**Given request 1**
In the article about the Orange County shelter deadline, what did Judge Carter call the June 13 meeting with city officials?
**Given request 2**
Continue the article about the federal judge's shelter deadline for Orange County cities from where it stops.

**Excerpted passage**
Federal Judge Sets June 13 Deadline for OC Cities to ID New Shelter Sites

SPENCER CUSTODIO, Voice of OC

U.S. District Judge David O. Carter speaks with county attorneys and lawyers representing the homeless people during an unorthodox court hearing in the Honda Center parking lot near the Santa Ana Riverbed homeless camp Feb. 20, 2018.

Orange County cities have a June 13 deadline to identify locations for three new homeless emergency shelters, U.S. District Judge David O. Carter said Friday.

Among other issues, he pointed to Santa Ana and Anaheim residents and businesses he said are grappling with hundreds of homeless people who are on the streets due to a shelter shortage.

“I want sites. S. I. T. E. S. That spells ‘sites,’ ” Carter told county and city officials during a meeting in open court Friday.

Carter, who is presiding over a federal civil rights lawsuit regarding homeless people, scheduled a June 13 meeting with city officials from across Orange County. He called it a “big tent” meeting and said it would be his last.

**Extracted information**
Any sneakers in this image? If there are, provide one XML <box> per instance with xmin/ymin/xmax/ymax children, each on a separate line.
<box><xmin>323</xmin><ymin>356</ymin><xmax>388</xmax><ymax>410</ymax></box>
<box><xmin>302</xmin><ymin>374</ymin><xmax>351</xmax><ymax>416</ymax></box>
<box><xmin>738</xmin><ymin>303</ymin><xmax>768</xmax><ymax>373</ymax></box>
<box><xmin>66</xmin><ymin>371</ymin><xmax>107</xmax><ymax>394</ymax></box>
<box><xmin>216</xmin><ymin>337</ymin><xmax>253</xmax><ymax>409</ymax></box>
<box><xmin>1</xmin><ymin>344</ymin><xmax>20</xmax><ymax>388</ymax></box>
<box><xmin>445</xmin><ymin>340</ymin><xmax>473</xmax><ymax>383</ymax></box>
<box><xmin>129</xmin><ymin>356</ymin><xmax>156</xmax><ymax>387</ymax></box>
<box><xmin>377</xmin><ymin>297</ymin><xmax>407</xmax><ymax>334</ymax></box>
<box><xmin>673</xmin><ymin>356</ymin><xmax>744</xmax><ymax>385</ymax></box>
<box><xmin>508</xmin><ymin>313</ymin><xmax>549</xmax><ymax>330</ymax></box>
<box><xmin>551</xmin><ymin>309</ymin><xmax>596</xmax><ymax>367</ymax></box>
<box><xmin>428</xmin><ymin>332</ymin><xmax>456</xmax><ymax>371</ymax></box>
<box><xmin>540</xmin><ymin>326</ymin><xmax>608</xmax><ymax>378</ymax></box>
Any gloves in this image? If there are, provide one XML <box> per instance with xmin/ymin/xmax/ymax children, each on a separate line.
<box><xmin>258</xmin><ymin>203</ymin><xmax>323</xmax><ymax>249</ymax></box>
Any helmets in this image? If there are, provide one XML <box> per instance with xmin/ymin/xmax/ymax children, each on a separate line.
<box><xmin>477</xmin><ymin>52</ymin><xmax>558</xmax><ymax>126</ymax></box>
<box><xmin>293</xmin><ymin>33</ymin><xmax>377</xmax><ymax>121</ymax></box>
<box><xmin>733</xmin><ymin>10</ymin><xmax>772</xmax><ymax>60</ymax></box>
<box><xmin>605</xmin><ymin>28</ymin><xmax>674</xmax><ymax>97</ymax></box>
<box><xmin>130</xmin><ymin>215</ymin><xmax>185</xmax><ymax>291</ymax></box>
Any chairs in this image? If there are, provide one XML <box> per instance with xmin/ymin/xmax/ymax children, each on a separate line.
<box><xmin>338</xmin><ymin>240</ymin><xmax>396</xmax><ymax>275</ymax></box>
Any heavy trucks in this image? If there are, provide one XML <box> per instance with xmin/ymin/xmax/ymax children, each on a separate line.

**Response 1**
He called it a "big tent" meeting and said it would be his last.

**Response 2**
At that meeting, the judge said he wanted local officials to identify locations for three shelters, or “emergency intakes,” dispersed among three county zones – one in south county, one along the coastal cities from Newport Beach north and central inland cities, and the third in inland north county. The zones are known as “service planning areas.”

“I’m not dictating to south or central or north [county] what they look like,” Carter said. But, he said, they need to be “dispersed” among the three zones.

The three “service planning areas” for homeless services. (Image by County of Orange.)

Carter got city officials to commit to finding new shelter locations during an April 3 court meeting, about 10 weeks before the June 13 deadline.

The judge said cities need to commit to specific dates for action, and that on June 13 he plans to ask the city officials if they found a site. If they respond that they’re still “studying” it, Carter said, he’ll know “people are playing with it” because they’ve “had plenty of time.”

“I don’t want to hear about what committees are going to do,” Carter said. “I don’t want to hear about you forming coalitions. I want sites. S. I. T. E. S.”

If the cities don’t do that, Carter said, “then I’ll know. I’ll know exactly what the court needs to do.”

Pointing to a federal appeals court ruling known as the Jones decision, Carter has repeatedly said he would consider limiting cities’ ability to enforce anti-camping and loitering laws against homeless people if additional shelter beds aren’t identified.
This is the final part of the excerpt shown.